Can I simply replace the first and second derivatives with the gradient and laplacian in the curvature of the graph of a function to generalize to a multivariable curvature functional of the graph of a function?
The curvature of the graph of a function is given by the following.
$$\mathscr{k}_f(x) = \frac{f^{\prime\prime}(x)}{(1 + [f^{\prime}(x)]^2)^{\frac{3}{2}}}$$
Assuming a second-differentiable scalar function, is the following a valid generalization of this type of curvature to the multivariable case?

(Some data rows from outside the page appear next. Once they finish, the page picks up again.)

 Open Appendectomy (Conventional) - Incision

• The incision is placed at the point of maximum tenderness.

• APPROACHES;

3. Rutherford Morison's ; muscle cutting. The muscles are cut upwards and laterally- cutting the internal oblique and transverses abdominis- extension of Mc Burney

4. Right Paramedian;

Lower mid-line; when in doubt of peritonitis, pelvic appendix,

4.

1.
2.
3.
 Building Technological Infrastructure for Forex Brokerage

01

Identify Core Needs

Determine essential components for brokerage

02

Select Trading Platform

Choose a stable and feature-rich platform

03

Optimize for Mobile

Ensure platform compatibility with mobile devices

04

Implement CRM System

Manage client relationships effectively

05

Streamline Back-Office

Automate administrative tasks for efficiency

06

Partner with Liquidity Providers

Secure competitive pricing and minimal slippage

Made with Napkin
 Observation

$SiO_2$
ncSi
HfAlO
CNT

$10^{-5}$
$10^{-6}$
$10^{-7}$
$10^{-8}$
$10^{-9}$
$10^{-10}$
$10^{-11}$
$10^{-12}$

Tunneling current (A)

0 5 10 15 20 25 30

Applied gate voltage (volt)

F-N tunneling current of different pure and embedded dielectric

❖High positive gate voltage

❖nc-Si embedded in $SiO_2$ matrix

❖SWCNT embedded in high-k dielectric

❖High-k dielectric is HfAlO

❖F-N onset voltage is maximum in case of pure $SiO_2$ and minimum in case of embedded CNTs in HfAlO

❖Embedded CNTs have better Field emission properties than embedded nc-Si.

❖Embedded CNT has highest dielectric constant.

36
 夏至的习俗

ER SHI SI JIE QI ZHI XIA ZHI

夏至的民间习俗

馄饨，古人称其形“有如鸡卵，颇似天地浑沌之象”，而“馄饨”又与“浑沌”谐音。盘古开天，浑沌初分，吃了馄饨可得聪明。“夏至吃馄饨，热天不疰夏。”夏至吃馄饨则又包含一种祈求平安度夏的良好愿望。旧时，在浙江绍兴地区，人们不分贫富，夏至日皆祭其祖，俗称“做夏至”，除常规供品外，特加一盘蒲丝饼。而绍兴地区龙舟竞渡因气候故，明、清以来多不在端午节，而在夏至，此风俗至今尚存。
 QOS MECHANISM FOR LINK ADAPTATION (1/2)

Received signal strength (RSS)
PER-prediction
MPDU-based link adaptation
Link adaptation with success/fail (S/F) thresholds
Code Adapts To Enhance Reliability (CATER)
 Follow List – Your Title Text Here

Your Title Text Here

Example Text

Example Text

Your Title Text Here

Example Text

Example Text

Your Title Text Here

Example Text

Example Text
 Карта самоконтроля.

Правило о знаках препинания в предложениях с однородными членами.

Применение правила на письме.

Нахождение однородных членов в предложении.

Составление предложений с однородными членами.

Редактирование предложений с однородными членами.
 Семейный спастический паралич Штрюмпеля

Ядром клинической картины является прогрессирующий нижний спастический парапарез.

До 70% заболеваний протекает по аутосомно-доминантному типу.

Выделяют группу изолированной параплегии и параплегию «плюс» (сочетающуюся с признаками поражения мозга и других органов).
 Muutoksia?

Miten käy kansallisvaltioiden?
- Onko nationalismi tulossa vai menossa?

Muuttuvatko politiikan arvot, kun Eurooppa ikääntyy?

$$\mathscr{k}_f(\vec{x}) = \frac{\nabla_{\vec{x}}^2 f(\vec{x})}{(1 + [\nabla_{\vec{x}} f(\vec{x})]^2)^{\frac{3}{2}}}$$
Edit
Matthew Pilling convinced me that taking the square of a gradient is not directly possible. I was implicitly assuming I could collapse the vectors by summing the components, however it would be technically correct to make this explicit using either dot products or the trace of the diagonal of the resulting vectors.
$$\mathscr{k}_f(\vec{x}) = \frac{\nabla_{\vec{x}}^2 f(\vec{x}) \cdot \vec{1}}{(1 + [\nabla_{\vec{x}} f(\vec{x})\cdot \vec{1}]^2)^{\frac{3}{2}}} = \frac{\text{tr}[\text{diag}[\nabla_{\vec{x}}^2 f(\vec{x})]]}{(1 + [\text{tr}[\text{diag}[\nabla_{\vec{x}} f(\vec{x})]]]^2)^{\frac{3}{2}}}$$
This is with the diagonal of a vector $\text{Diag}(\vec{x})$ being the construction of a diagonal matrix whose diagonal entries are the corresponding components of the vector $\vec{x}$.
Beyond this correction on vector operations, I'm still interested in whether the corrected equation captures the same idea of curvature as the original equation.